The two officials also agreed to hold a call between the two sides’ theater commanders “in the near future,” a readout from the White House added.
Sullivan raised the importance of “stability” in the Taiwan Strait and “freedom of navigation” in the South China Sea, where Beijing and Manila have clashed in recent months.
He expressed “concerns about (Chinese) support for Russia’s defense industrial base” — echoing longstanding US claims that Beijing has rejected, the readout added.
He also raised “the need to avoid miscalculation and escalation in cyberspace, and ongoing efforts to reach a ceasefire and hostage deal in Gaza,” the White House said.
On Wednesday, Sullivan and Wang discussed plans for their leaders to talk in the coming weeks — and clashed over China’s increasingly assertive approach in disputed maritime regions.
Sullivan “reaffirmed the United States’ commitment to defending its Indo-Pacific allies,” the White House said.
He also “expressed concern about (China’s) destabilizing actions against lawful Philippine maritime operations” in the disputed South China Sea, it said.

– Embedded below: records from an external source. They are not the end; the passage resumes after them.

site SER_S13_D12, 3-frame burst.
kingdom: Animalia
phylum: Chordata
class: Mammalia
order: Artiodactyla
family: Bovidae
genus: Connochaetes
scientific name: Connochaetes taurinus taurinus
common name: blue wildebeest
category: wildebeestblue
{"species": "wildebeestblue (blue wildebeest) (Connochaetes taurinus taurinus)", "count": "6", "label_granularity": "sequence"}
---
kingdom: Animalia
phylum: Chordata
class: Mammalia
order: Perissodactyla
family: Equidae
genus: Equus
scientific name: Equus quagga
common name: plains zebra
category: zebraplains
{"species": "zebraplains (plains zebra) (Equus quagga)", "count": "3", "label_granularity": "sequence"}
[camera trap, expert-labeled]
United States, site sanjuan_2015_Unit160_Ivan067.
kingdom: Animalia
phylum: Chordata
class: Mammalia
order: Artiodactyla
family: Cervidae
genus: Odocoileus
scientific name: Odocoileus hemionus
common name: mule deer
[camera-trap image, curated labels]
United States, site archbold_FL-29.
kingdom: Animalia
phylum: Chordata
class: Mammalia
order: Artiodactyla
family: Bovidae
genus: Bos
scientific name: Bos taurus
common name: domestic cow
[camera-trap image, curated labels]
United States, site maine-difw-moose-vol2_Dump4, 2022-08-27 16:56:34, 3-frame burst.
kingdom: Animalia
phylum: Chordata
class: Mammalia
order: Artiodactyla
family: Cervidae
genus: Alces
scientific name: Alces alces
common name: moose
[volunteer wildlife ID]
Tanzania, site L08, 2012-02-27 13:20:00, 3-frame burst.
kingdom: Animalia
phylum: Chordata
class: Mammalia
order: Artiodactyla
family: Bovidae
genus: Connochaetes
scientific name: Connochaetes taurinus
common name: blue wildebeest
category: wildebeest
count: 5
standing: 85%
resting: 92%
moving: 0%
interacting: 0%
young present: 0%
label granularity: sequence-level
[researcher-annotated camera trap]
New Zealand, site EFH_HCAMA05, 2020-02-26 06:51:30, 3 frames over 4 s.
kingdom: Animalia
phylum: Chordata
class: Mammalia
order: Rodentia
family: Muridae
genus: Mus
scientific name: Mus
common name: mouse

Chinese state media reported that Wang issued his own warning to Washington.
“The United States must not use bilateral treaties as an excuse to undermine China’s sovereignty and territorial integrity, nor should it support or condone the Philippines’ actions of infringement,” Wang told Sullivan, according to state broadcaster CCTV.
Wang and Sullivan previously met five times over the past year and a half — in Washington, Vienna, Malta and Bangkok, as well as alongside Biden and Xi in Woodside, California in November 2023.
During their latest encounter, they also discussed the tense issue of Taiwan, the self-governing democracy that China claims.
China has kept up its saber-rattling since the inauguration this year of President Lai Ching-te, whose party emphasizes Taiwan’s separate identity.
Wang stressed that Taiwan belonged to Beijing and that China would “certainly be unified,” adding that the United States should stop arming Taiwan, according to CCTV.
The White House said Sullivan “underscored the importance of maintaining peace and stability across the Taiwan Strait.”
The US and Chinese officials also discussed issues including Ukraine, the Middle East and the Korean Peninsula, both sides said.